REGGIO EMILIA – Un ponticello al centro di molte polemiche, chiuso poi riaperto parzialmente, da anni fonte di lamentele del quartiere Gattaglio per il quale ha rappresentato ultimamente un problema più che un collegamento. Ma i suoi giorni sono contati.
Quella passerella, costruita nel 1910, sarà abbattuta. Al suo posto sorgerà un vero ponte che sarà il doppio più largo di quello attuale, oltre 5 metri e a due corsie per ciclisti e pedoni. L’investimento è di oltre un milione e 100mila euro, 900mila dei quali da fondi europei e 246mila euro del Comune. L’inizio dei lavori è previsto per fine estate con consegna dopo circa sette mesi. Il progetto è realizzato dallo studio Piacentini Ingegneri. Il 19 luglio è fissato un incontro sul progetto al centro sociale del Gattaglio. La piazzetta, è stato anticipato, sarà interessata dall’accantieramento per il minino indispensabile.

La vista da via Zanichelli
L’altro ponte in questione è un enorme “biscione” che collegherà il quartiere Ospizio con il Campus San Lazzaro e il nuovo Parco dello Sport.

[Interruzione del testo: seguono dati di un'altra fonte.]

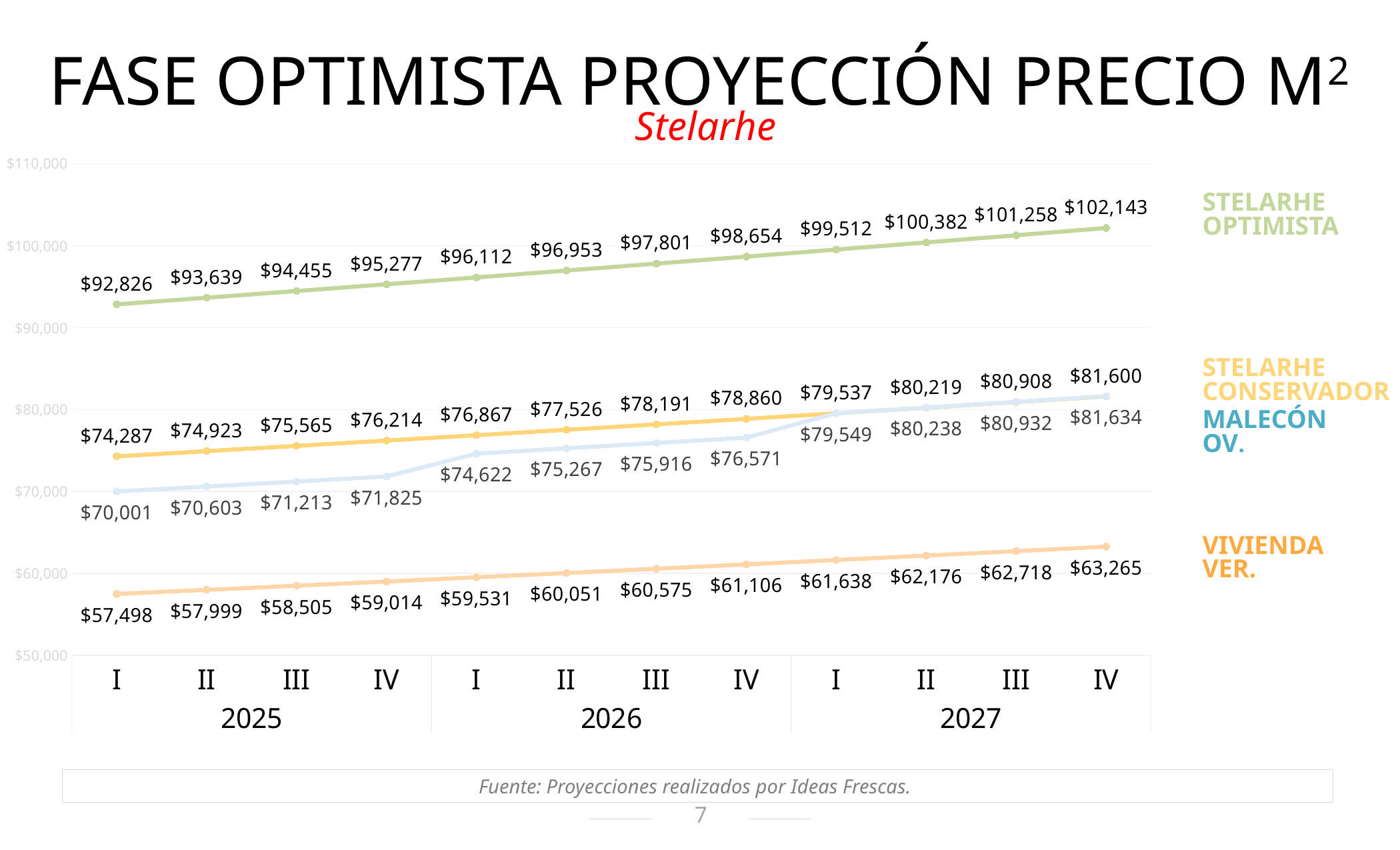
Is the value for Stelarhe Optimista in quarter IV of 2027 greater or less than $100,000? greater By how much does Stelarhe Optimista increase from quarter I of 2025 to quarter IV of 2027? $9,317 Which series has the lowest value in quarter I of 2025? Vivienda Ver. What is the value of Malecón OV. in quarter I of 2025? $70,001 Which series has the highest value in quarter IV of 2027? Stelarhe Optimista In quarter I of 2025, which is larger: Stelarhe Optimista or Vivienda Ver.? Stelarhe Optimista What is the value of Vivienda Ver. in quarter IV of 2027? $63,265 How many series does the chart show? 4 How many quarters are plotted along the x axis? 12 What is the value of Stelarhe Conservador in quarter IV of 2027? $81,600 What kind of chart is shown on the slide? line chart What is the value of Stelarhe Optimista in quarter I of 2025? $92,826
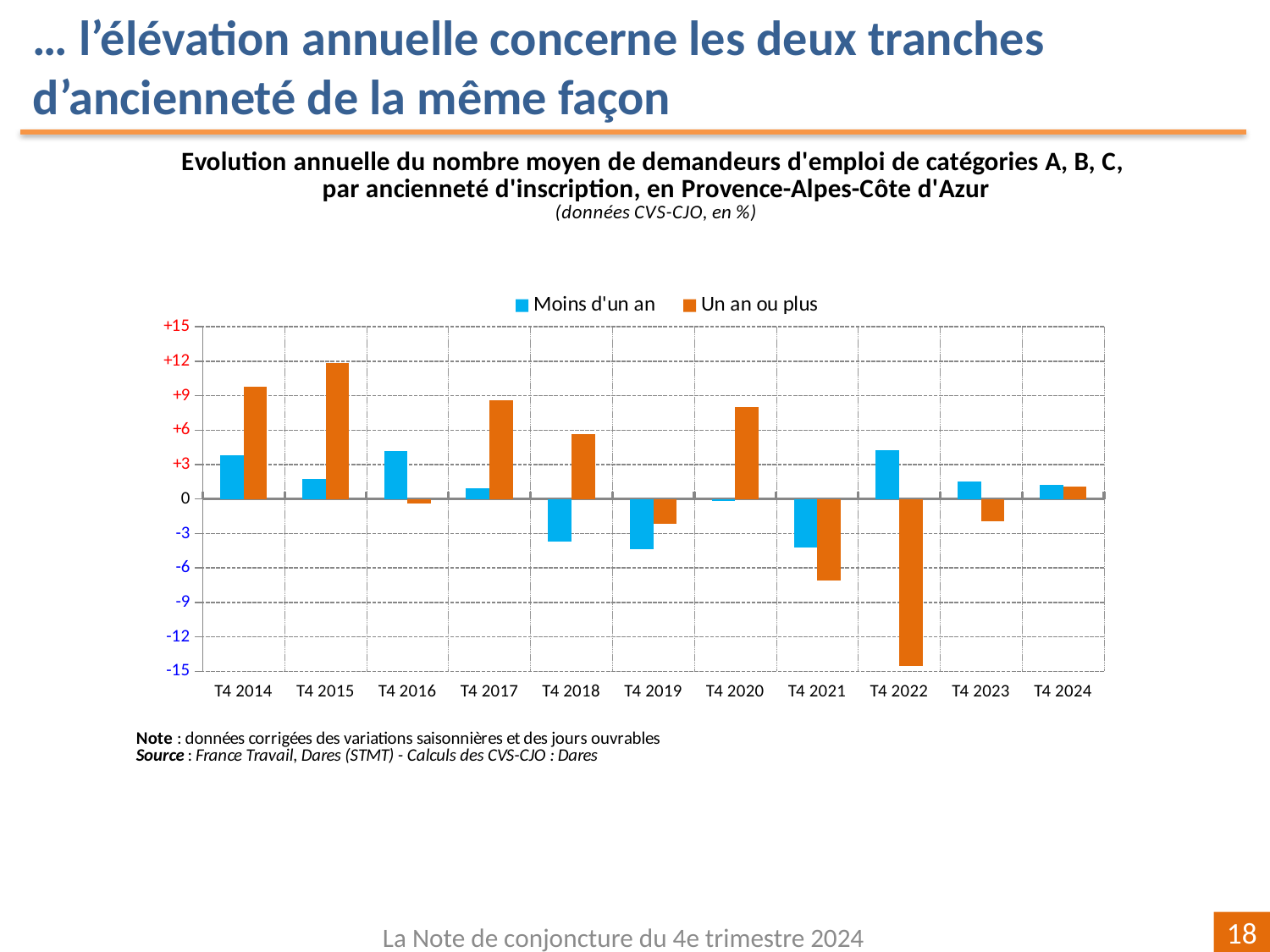
For the series 'Un an ou plus', which quarter has the highest value? T4 2015 What kind of chart is shown on the slide? bar chart For the series 'Un an ou plus', which quarter has the lowest value? T4 2022 Is the value for 'Moins d'un an' in T4 2018 greater or less than -3? less Is the value for 'Un an ou plus' in T4 2022 greater or less than -12? less Is the value for 'Un an ou plus' in T4 2015 greater or less than +9? greater How many series does the legend list? 2 In T4 2021, which series has the larger value, 'Moins d'un an' or 'Un an ou plus'? Moins d'un an How many quarters (categories) are shown on the x axis? 11 In T4 2014, which series has the larger value, 'Moins d'un an' or 'Un an ou plus'? Un an ou plus Which colour represents the series 'Un an ou plus' in the legend? orange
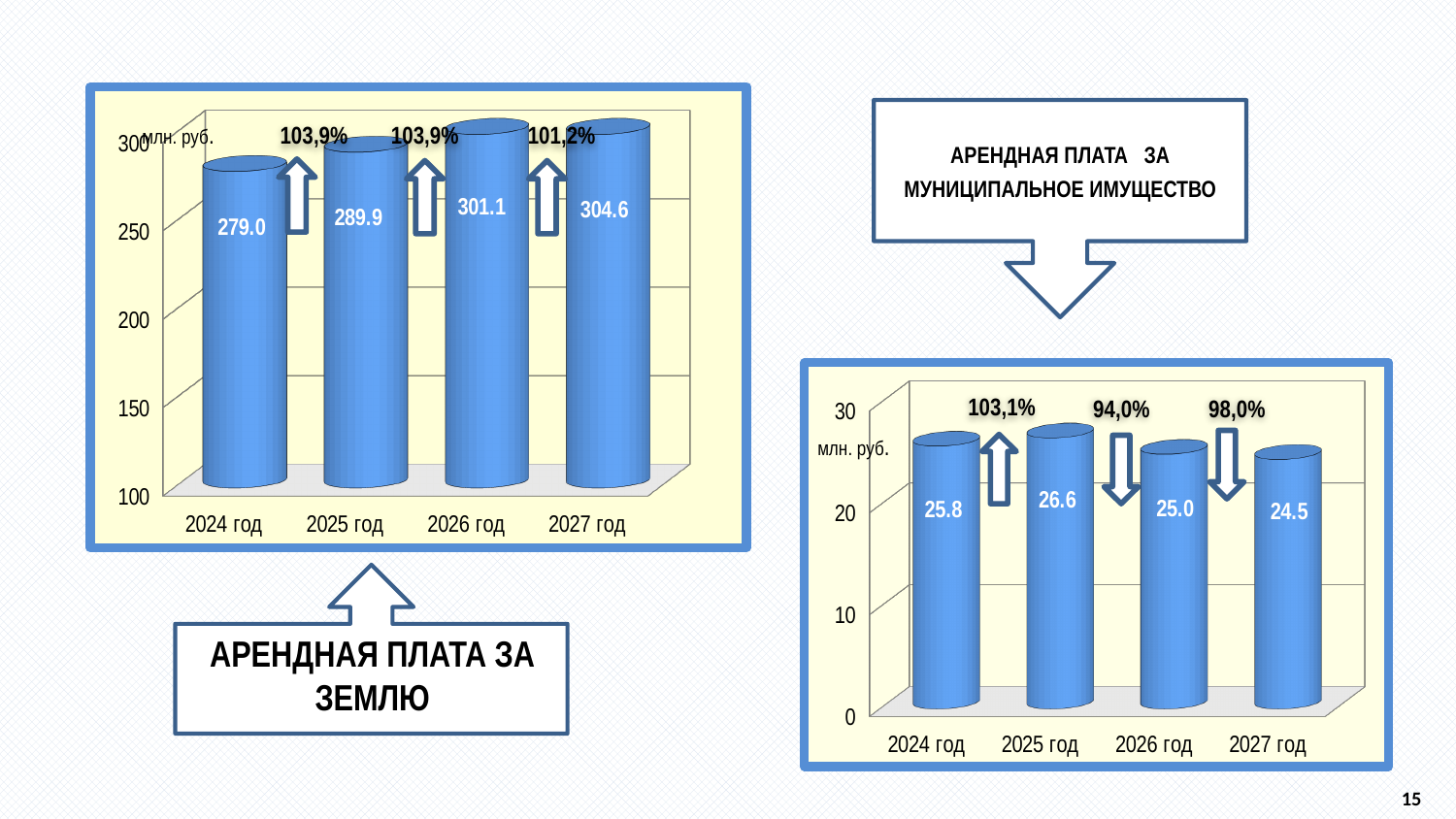
On the 'Арендная плата за муниципальное имущество' chart, how many years are shown on the x axis? 4 On the 'Арендная плата за землю' chart, which year has the lowest value? 2024 год On the 'Арендная плата за землю' chart, do the values rise or fall from 2024 год to 2027 год? rise On the 'Арендная плата за землю' chart, which year has the highest value? 2027 год On the 'Арендная плата за землю' chart, what is the difference between the values for 2027 год and 2024 год? 25.6 On the 'Арендная плата за землю' chart, what percentage is shown above the 2027 год bar? 101,2% On the 'Арендная плата за муниципальное имущество' chart, which year has the lowest value? 2027 год On the 'Арендная плата за землю' chart, what is the value for 2025 год? 289.9 On the 'Арендная плата за муниципальное имущество' chart, what is the difference between the values for 2025 год and 2027 год? 2.1 On the 'Арендная плата за муниципальное имущество' chart, which year has the highest value? 2025 год On the 'Арендная плата за муниципальное имущество' chart, what is the value for 2026 год? 25.0 What type of chart is the 'Арендная плата за землю' chart? bar chart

Sempre a esclusivo uso per pedoni e ciclisti, il cavalcaferrovia sopra alla linea Milano-Bologna e alla Reggio-Guastalla, sarà lungo 90 metri e costerà 4 milioni e 296mila euro, 3 milioni dei quali da fondi del Pnrr. Progetto dello Studio Iotti e Pavarani Architetti: 20 mesi la durata dei lavori con la consegna nella primavera del 2026.
E proprio nel 2026 l’Europa ha fissato la consegna di tutte le opere finanziate dal Piano di Ripresa e Resilienza. Dunque, gli enti locali hanno un traguardo obbligato per la consegna delle opere in tempi che possono essere difficili da rispettare sui quali si sono abbattuti anche rincari non coperti dal Pnrr. Ecco perché alcuni Comuni hanno dovuto rinunciare ai progetti. Scandiano, ad esempio, ha rimesso nel cassetto la nuova mensa scolastica. Reggio Emilia, con 50 progetti e 100 milioni di euro di finanziamenti, ha iniziato la corsa contro il tempo.